Outra situação também muito recente foi a notícia do Público Montenegro fez dez contratos por ajuste direto com as câmaras de Espinho e Vagos. Entre fevereiro de 2014 e Janeiro de 2022, a sociedade de advogados de que o presidente do PSD era sócio faturou 679 mil euros em contratos com entidades públicas.

Assim, cabe aos media dizer ao público que devem pensar e é através da seleção de determinadas notícias que os editores constroem a realidade política, social, entre outras o que na maior parte é apenas absorvido pelo referido público sem quaisquer críticas a não ser pelos comentadores da política.

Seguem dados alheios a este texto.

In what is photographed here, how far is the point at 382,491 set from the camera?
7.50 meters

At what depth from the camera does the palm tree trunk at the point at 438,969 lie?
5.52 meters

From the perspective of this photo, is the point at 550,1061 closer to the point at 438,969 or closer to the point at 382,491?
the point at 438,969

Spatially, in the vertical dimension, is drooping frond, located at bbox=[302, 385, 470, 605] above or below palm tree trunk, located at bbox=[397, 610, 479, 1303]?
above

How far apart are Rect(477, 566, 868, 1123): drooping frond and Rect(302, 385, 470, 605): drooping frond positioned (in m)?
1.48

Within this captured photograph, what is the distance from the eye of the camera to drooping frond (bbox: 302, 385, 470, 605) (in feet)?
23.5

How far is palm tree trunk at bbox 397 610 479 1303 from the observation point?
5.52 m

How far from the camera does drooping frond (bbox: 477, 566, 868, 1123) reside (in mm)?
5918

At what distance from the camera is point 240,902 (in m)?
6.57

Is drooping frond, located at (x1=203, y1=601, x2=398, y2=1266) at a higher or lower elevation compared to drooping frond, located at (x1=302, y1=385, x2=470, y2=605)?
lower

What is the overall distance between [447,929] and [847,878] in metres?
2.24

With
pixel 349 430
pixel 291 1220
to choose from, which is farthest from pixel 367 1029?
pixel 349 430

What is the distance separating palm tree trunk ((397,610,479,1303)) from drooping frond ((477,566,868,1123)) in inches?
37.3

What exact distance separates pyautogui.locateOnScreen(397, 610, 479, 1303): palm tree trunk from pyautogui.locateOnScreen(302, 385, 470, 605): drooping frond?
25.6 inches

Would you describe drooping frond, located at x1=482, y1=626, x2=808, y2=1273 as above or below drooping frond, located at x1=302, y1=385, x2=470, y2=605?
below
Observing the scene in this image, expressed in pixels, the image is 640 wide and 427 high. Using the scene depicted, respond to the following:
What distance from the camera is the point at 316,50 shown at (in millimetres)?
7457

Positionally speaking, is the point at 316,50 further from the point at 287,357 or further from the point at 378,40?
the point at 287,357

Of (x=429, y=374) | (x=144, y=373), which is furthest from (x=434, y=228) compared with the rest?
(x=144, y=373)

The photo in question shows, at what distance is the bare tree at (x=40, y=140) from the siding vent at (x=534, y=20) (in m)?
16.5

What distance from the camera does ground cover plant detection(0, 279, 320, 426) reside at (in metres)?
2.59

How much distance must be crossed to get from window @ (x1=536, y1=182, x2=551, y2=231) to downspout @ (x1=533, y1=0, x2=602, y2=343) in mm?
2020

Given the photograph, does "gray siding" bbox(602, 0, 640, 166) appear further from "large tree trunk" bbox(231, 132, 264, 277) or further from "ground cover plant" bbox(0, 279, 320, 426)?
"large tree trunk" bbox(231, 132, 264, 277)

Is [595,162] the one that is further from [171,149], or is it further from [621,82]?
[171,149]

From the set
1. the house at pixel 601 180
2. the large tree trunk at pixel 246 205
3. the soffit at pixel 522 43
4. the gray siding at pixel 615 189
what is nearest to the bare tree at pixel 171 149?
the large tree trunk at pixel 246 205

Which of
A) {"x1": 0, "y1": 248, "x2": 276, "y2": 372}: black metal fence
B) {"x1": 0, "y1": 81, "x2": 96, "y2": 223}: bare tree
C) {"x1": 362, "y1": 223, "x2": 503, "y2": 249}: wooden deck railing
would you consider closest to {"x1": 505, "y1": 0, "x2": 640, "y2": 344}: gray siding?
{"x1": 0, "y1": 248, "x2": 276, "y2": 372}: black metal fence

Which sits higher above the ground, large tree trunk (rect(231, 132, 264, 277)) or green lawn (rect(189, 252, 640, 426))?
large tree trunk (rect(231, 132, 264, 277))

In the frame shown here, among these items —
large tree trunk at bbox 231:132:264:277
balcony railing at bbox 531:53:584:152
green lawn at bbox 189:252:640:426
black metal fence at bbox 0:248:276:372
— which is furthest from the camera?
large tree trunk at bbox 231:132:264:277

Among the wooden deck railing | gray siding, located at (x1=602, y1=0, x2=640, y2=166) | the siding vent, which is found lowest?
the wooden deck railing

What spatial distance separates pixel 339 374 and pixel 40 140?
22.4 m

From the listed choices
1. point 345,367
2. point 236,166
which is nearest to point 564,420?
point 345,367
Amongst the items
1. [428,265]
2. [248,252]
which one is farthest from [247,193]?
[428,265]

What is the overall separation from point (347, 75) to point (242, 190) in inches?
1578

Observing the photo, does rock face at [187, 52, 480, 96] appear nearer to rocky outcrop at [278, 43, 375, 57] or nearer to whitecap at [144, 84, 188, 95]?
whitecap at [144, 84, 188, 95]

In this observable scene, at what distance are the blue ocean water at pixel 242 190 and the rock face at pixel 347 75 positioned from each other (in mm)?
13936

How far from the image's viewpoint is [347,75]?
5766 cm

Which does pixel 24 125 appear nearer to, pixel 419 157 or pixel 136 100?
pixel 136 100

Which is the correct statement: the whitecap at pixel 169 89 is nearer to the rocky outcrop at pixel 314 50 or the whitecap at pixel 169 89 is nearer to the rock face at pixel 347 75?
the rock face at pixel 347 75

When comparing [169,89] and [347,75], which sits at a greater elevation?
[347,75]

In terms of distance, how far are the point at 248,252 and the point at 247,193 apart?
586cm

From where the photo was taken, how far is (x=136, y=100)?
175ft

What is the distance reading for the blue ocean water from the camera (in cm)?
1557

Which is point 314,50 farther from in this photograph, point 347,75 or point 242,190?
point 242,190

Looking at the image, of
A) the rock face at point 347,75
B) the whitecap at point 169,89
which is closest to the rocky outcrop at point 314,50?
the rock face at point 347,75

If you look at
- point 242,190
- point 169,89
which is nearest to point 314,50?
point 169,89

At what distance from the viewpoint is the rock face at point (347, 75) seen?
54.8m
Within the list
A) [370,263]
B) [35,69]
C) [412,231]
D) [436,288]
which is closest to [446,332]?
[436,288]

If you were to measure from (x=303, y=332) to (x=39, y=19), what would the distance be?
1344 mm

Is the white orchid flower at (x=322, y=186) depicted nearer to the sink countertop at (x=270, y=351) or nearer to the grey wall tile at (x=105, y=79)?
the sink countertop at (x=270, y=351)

Ver exemplo na nota final.

Conforme já afirmei antes, ao comparar os casos noticiosos relevantes que afetem os dois principais partidos da política portuguesa que alternam no poder, é manifesta a forma como as notícias, sobretudo nos canais televisivos, são mantidas ou retiradas da sua agenda pública. Estas ações determinam e influenciam o modo como nós o público entendemos e nos relacionamos com a realidade informativa, assim como também a influencia o modo como essa realidade é por nós mais ou menos valorizada.

Face ao exposto devemos estar atentos ao que órgãos de comunicação nos pretendem “vender” e o porquê desse produto dito informativo, e, sobretudo, quando a informação está sobre a égide do jornalismo de investigação.

Na minha perspetiva pelas circunstâncias e pela forma como os media atuam e produzem a informação política para a opinião pública é impossível resistir anos à erosão de poder e à estabilidade durante vários seguidos, seja qual for o líder, ou o Governo.

Nota: Exemplo do funcionamento da Agenda Setting dos media. Imaginemos que num determinado dia dum determinado ano um político de um determinado partido que iria concorrer a para umas eleições foi apanhado alcoolizado numa rua e foi e visto por uma certa pessoa que o fotografou e enviou para reações de órgãos de comunicação social. O caso foi noticiado nas primeiras páginas de alguns jornais e nas aberturas dos jornais televisivos e tornou-se um assunto muito comentado nas redes sociais.

Dias depois, uma sondagem colocou a seguinte questão numa pesquisa “Acha que se fossem hoje a eleições votaria contra ou a favor desse político nas listas e se deveria ser expulso do partido?” No dia seguinte de forma alarmante nos noticiários era noticiado: 91% dos entrevistados disse que não mais votaria naquela político e que 89% queria que fosse expulso do seu partido.